Due to a heat index exceeding 90 degrees, the Millennium Trail and Elm Lick Trail will remain closed until further notice.

Bernheim’s Trees Are a Voice in the Story of Climate Change

By Andrew Berry

Dr. Rochner extracts a core sample from a white oak using an increment borer. The cores are then analyzed to determine tree growth and climate sensitivity in relation to potential human-caused factors.

Research is being conducted within Bernheim Forest and other Louisville-area forests to study the relationship between human-caused climate change and urban forest functionality and productivity. Previous research indicates that anthropogenic factors, aka environmental pollution caused by human activity like emissions from vehicles, can increase tree growth rate. They can also have a deleterious effect on the social, ecological, climatic, and aesthetic benefits of urban forests.

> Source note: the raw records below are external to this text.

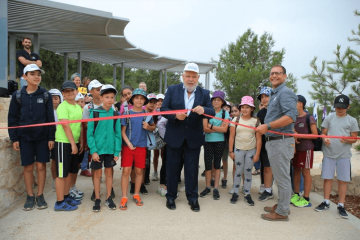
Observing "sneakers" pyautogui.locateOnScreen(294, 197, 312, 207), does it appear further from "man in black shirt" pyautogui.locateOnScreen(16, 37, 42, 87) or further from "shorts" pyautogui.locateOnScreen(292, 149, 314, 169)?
"man in black shirt" pyautogui.locateOnScreen(16, 37, 42, 87)

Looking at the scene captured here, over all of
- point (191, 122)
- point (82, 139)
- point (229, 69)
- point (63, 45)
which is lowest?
point (82, 139)

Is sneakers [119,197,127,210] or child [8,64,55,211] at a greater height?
child [8,64,55,211]

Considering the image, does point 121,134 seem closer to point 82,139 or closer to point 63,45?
point 82,139

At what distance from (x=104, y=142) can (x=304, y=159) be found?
3190 mm

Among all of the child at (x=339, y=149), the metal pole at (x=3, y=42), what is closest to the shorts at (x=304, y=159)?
the child at (x=339, y=149)

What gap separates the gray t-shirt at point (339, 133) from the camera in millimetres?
4027

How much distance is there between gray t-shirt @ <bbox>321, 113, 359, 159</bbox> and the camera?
13.2ft

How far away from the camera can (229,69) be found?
10.6 m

Assistant Professor of Geography and Geosciences at the University of Louisville, Dr. Maegen Rochner is working to build a network of tree-ring chronologies across Louisville’s urban-rural network. She is collecting cores from white oak trees in urban (Cherokee Park), peri-urban (Jefferson Memorial Forest), and nonurban forests (Bernheim Forest). So far, dendrochronological analysis, the dating of events by annual growth rings in timber, has shown that tree growth at these three sites was strongly associated with summertime moisture and temperatures and that growth and climate sensitivity patterns in urban trees are comparable to those in non-urban trees.

Dr. Rochner and her team will take samples from additional Louisville-area forests to evaluate the relationship between moisture, temperature, and tree growth and investigate potential changes in these relationships due to anthropogenic impacts like the heat island effect.

“We expect that warmer temperatures and longer growing seasons in urban areas may be leading to reduced climate sensitivity in trees by improving overall growing conditions. In short, warmer temperatures and more time to grow equals happy trees. On the other hand, higher urban temperatures could be increasing drought stress in trees, leading to enhanced sensitivity,” explains Dr. Rochner.

You can see the impacts of human-caused climate change in our neighborhoods, parks, and within Bernheim Forest. Observing and analyzing these impacts will help researchers, scientists, and forest stewards understand the implications of climate change locally and develop strategies to protect the thousands of species of plants and animals that call Bernheim home.